WHAT NEEDS TO BE DONE:
Pictures left aside, return the lines below exactly, from the one with "215/60R16 99H XL" to the end, including both ends.

COLLECTED DATA:

================

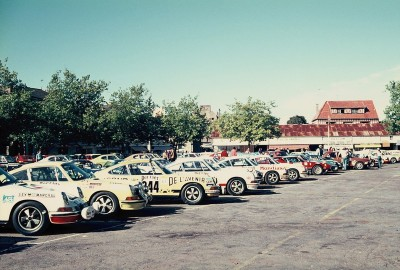 Grand National Tour Auto, 1973, Rallye, Vintage, Dinard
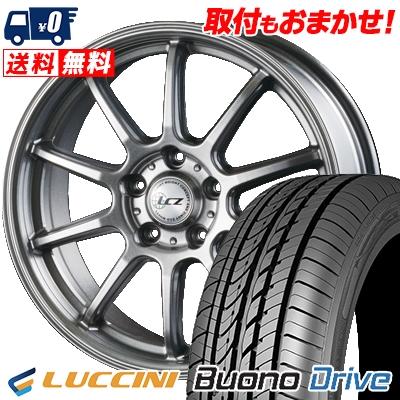 215/60R16 99H XL LUCCINI ルッチーニ Buono Drive ヴォーノ ドライヴ LCZ010 LCZ010 サマータイヤホイール4本セット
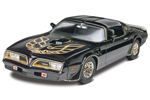 "1977 Pontiac Firebird ""Smokey and the Bandit"""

================

OUTPUT FOR THIS TASK:
 215/60R16 99H XL LUCCINI ルッチーニ Buono Drive ヴォーノ ドライヴ LCZ010 LCZ010 サマータイヤホイール4本セット
 "1977 Pontiac Firebird ""Smokey and the Bandit"""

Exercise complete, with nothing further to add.